Following Sunday’s 53-20 blowout loss at the hands of the Green Bay Packers, Jaworski said that he saw something worrisome for the first time in the Chip Kelly era.

“It was a beat-down,” Jaworski said. “There’s no question going into that game I thought it would be a litmus test. A barometer game to see where the Eagles are. Obviously are not an elite team right now.

“They’re in that group of teams that will be a playoff team, but don’t show the overall team talent to be a Super Bowl contender. That’s my feeling right now.”

The ESPN analyst and former Eagles quarterback said he agrees with Kelly’s assessment that it was a team loss, but he lays a significant portion of the blame for Sunday’s debacle at the feet of the second-year head coach.

“I’ll say this; for the first time in awhile, the Eagles were outcoached in this game,” Jaworski said. “On both sides of the football. From a defensive perspective [Packers head coach] Mike McCarthy really knew what he wanted to do against that Eagles defense. He did a tremendous job with formation variation.

“He got Bradley Fletcher on stacked releases. They got him very uncomfortable. The Eagles decided they were going to play a lot of press man-to-man and that was a mistake. For the first time in awhile I saw Billy Davis make some mistakes. He’s normally very sound. I thought that in this game, that they decided to play single-safety high with press man-to-man against the very talented Packers wide receivers was a mistake.”

The result of the Packers’ game plan wasn’t just reflected on the scoreboard, but also in the 341 yards and three touchdowns tossed by Packers quarterback Aaron Rodgers in three quarters of play.

“When you go up against a good football team and a quarterback like Aaron Rodgers, you find out a lot about yourself as a football team,” Jaworski said. “The Eagles now realize that they have a ways to go before they are an elite football team. They have a ways to go, but they’re not there yet.

“They’ve lost three games to teams that are playing better than them right now. They have to find a way to turn that around.”

As a former quarterback himself, Jaworski offered up a critique of Mark Sanchez that he believes could go a long way towards the Eagles’ getting back on the right track.

“You cannot turn the ball over,” Jaworski said. “This has been the Eagles’ problem all season long.
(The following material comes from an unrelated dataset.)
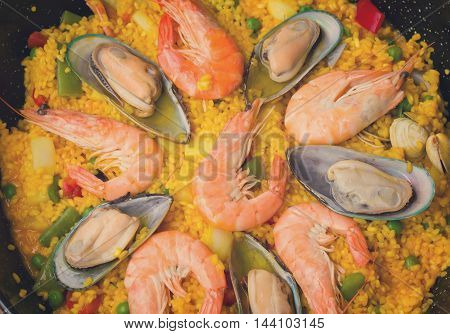 Paella background -traditional spanish rice dish, retro toned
It bothers me. They’re careless with the football. I believe they are minus -9. That’s awful. There just seems to be this cavalier approach to protecting the football. That didn’t cost them the game Sunday, they were going to lose that game even if they didn’t turn over the football.

“They’ve been winning despite these turnovers. The season starts tomorrow. The Eagles come back after a day off. Their season starts tomorrow. They’ve busted their tail for three months to get themselves in a position they’re tied with Dallas at 7-3. When they get back to the Novacare Complex tomorrow, Chip Kelly’s first words have to be ‘the season starts today, we can do a lot of good things, but it starts right now and oh by the way, quit turning the damn ball over.'”

Let’s see:

You cannot turn the ball over.

Billy Davis put Bradley Fletcher in a postion to make mistakes.

The Eagles are not an elite team.

We all knew that, Jaws.

The question is why are you in the position to jump on and off bandwagons like any normal fan and why is ESPN overpaying you do it?